*PROBLEM REQUIREMENTS*: Give back exactly the lines running from the line with "Given the photo" to the end of the entries, and only those lines.

[Rows of spatial question data]
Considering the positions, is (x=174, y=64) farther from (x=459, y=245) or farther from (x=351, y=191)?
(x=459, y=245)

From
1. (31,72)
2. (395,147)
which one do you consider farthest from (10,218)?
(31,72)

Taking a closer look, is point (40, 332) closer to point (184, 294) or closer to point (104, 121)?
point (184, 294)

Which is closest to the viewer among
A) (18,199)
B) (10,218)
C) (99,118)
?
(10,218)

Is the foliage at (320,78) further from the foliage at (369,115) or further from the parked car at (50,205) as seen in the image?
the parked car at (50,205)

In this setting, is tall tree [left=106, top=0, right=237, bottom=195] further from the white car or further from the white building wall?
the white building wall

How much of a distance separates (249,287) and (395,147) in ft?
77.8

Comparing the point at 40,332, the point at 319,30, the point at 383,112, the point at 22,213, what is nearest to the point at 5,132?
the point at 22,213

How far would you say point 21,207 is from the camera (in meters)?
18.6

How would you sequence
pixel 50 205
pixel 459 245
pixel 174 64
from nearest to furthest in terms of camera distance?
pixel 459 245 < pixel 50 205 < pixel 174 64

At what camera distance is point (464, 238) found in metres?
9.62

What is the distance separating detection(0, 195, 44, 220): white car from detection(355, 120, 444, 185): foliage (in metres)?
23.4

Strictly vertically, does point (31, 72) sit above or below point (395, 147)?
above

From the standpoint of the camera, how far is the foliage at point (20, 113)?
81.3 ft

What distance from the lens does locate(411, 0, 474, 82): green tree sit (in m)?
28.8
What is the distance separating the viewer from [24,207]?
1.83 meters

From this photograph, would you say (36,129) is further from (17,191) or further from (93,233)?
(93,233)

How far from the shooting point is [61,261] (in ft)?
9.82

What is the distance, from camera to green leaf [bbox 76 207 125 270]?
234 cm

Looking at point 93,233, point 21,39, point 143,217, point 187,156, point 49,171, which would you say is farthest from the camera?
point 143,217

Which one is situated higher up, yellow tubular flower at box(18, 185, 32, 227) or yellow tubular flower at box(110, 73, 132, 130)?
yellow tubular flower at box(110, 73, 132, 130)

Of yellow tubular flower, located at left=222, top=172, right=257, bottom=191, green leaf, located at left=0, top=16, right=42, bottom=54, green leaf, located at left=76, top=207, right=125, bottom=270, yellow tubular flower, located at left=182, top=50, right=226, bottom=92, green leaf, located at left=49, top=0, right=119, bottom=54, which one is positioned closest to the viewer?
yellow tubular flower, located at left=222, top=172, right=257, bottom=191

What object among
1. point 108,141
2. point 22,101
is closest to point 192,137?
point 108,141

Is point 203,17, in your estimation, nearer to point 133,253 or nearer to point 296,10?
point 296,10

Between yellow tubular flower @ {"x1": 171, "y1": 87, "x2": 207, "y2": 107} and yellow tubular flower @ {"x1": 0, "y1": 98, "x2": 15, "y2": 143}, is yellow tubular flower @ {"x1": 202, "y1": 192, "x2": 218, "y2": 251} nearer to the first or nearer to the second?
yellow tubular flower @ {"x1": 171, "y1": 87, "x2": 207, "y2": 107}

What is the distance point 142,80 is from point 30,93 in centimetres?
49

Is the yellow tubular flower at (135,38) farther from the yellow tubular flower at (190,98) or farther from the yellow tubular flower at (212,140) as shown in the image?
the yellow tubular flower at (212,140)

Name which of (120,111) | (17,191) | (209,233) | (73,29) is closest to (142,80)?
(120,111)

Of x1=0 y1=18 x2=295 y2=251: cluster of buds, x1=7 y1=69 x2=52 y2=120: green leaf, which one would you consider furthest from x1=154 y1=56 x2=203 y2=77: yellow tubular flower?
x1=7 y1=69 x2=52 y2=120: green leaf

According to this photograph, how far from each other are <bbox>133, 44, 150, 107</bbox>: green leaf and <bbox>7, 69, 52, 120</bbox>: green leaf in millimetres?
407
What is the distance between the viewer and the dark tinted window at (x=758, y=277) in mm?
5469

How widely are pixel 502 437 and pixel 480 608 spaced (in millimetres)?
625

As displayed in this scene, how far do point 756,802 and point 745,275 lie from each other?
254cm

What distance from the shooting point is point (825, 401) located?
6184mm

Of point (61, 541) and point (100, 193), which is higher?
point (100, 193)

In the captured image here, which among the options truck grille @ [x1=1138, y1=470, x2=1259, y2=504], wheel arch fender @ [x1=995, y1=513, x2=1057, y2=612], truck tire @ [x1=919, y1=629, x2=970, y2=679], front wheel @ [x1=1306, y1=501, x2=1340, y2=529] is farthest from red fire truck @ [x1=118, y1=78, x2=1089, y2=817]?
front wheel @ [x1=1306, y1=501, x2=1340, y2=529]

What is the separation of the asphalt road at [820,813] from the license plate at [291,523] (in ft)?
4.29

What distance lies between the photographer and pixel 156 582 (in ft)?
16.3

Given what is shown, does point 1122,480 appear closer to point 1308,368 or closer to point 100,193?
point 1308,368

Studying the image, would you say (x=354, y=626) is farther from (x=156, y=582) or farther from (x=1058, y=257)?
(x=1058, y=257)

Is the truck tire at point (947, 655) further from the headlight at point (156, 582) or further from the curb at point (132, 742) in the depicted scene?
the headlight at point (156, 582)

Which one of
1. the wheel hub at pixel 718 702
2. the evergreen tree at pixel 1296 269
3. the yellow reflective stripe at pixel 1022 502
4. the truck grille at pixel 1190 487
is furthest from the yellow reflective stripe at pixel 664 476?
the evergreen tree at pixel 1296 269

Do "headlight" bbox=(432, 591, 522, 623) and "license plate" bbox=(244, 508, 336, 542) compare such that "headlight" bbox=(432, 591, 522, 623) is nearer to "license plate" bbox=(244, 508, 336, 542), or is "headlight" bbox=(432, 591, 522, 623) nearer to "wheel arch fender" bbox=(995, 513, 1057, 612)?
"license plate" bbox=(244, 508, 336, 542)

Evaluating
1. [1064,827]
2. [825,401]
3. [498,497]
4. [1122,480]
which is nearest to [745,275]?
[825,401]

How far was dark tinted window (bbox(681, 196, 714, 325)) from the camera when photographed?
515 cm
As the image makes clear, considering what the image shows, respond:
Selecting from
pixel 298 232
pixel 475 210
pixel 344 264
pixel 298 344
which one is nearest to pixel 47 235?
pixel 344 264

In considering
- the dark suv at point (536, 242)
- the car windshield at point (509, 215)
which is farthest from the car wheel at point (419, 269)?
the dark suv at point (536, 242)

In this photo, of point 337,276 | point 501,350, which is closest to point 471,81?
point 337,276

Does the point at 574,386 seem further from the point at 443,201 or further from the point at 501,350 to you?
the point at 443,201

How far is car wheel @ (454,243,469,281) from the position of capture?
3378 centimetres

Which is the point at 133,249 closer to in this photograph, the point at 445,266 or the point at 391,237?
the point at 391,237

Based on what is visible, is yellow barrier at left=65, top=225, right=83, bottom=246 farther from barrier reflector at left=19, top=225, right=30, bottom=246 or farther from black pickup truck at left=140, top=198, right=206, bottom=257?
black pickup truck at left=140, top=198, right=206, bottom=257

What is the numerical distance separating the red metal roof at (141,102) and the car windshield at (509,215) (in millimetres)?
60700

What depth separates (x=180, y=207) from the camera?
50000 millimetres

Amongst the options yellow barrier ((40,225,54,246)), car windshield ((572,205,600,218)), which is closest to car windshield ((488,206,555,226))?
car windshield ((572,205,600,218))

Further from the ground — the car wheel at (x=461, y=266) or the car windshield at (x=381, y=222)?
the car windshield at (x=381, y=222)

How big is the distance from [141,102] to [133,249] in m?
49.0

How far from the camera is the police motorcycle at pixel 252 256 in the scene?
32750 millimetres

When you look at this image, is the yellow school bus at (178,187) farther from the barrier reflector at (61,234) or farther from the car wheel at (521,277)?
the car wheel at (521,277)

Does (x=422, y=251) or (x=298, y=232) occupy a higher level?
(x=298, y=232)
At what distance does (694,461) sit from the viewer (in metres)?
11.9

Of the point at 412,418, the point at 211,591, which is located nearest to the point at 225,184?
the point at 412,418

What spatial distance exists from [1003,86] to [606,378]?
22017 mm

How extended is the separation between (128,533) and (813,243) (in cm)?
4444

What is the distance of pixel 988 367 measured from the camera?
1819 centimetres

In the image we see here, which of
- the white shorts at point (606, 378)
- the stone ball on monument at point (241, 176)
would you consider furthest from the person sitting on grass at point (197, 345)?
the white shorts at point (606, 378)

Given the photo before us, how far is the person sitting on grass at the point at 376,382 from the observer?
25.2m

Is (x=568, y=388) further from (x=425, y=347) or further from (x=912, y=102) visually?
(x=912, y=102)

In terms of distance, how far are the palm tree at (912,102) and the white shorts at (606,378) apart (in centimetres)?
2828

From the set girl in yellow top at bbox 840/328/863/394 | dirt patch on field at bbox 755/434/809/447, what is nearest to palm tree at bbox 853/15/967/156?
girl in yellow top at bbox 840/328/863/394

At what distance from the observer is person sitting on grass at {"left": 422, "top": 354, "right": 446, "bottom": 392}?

*RIGHT ANSWER*:
Given the photo before us, how far is the person sitting on grass at the point at 376,382 from the observer?
25.2m

Is (x=568, y=388) further from (x=425, y=347) or further from (x=912, y=102) visually?
(x=912, y=102)

In terms of distance, how far are the palm tree at (912,102) and the white shorts at (606,378) apart (in centimetres)?
2828

From the set girl in yellow top at bbox 840/328/863/394 | dirt patch on field at bbox 755/434/809/447, what is nearest to palm tree at bbox 853/15/967/156?
girl in yellow top at bbox 840/328/863/394

At what distance from the observer is person sitting on grass at {"left": 422, "top": 354, "right": 446, "bottom": 392}?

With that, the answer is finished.